● Task brief:
Nothing may be left out or changed. Print every entry.

***

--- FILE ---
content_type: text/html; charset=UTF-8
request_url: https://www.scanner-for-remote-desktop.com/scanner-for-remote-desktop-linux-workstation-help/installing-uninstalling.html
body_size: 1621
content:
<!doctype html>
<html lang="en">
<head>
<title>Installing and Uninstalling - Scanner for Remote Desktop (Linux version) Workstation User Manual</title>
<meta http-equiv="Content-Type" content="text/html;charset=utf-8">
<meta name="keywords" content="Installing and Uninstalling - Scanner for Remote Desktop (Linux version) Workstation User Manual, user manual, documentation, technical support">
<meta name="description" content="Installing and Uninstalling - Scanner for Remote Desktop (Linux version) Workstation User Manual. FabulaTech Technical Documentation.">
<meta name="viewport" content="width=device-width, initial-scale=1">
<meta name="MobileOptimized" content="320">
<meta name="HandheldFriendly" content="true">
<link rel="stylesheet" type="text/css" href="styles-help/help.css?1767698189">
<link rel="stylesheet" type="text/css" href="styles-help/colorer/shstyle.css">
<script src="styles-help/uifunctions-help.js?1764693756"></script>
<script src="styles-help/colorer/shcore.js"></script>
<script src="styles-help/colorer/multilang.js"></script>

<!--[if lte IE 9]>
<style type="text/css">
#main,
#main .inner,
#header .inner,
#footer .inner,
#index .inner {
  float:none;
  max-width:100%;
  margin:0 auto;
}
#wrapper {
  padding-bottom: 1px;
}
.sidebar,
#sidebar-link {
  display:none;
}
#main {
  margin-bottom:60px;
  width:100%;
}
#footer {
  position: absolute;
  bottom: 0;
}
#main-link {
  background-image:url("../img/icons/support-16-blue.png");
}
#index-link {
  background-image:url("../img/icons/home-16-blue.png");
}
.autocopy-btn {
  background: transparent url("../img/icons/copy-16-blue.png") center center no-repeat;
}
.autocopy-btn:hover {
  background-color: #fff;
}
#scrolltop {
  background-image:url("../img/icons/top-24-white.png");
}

***

● Answer section:
--- FILE ---
content_type: text/html; charset=UTF-8
request_url: https://www.scanner-for-remote-desktop.com/scanner-for-remote-desktop-linux-workstation-help/installing-uninstalling.html
body_size: 1621
content:
<!doctype html>
<html lang="en">
<head>
<title>Installing and Uninstalling - Scanner for Remote Desktop (Linux version) Workstation User Manual</title>
<meta http-equiv="Content-Type" content="text/html;charset=utf-8">
<meta name="keywords" content="Installing and Uninstalling - Scanner for Remote Desktop (Linux version) Workstation User Manual, user manual, documentation, technical support">
<meta name="description" content="Installing and Uninstalling - Scanner for Remote Desktop (Linux version) Workstation User Manual. FabulaTech Technical Documentation.">
<meta name="viewport" content="width=device-width, initial-scale=1">
<meta name="MobileOptimized" content="320">
<meta name="HandheldFriendly" content="true">
<link rel="stylesheet" type="text/css" href="styles-help/help.css?1767698189">
<link rel="stylesheet" type="text/css" href="styles-help/colorer/shstyle.css">
<script src="styles-help/uifunctions-help.js?1764693756"></script>
<script src="styles-help/colorer/shcore.js"></script>
<script src="styles-help/colorer/multilang.js"></script>

<!--[if lte IE 9]>
<style type="text/css">
#main,
#main .inner,
#header .inner,
#footer .inner,
#index .inner {
  float:none;
  max-width:100%;
  margin:0 auto;
}
#wrapper {
  padding-bottom: 1px;
}
.sidebar,
#sidebar-link {
  display:none;
}
#main {
  margin-bottom:60px;
  width:100%;
}
#footer {
  position: absolute;
  bottom: 0;
}
#main-link {
  background-image:url("../img/icons/support-16-blue.png");
}
#index-link {
  background-image:url("../img/icons/home-16-blue.png");
}
.autocopy-btn {
  background: transparent url("../img/icons/copy-16-blue.png") center center no-repeat;
}
.autocopy-btn:hover {
  background-color: #fff;
}
#scrolltop {
  background-image:url("../img/icons/top-24-white.png");
}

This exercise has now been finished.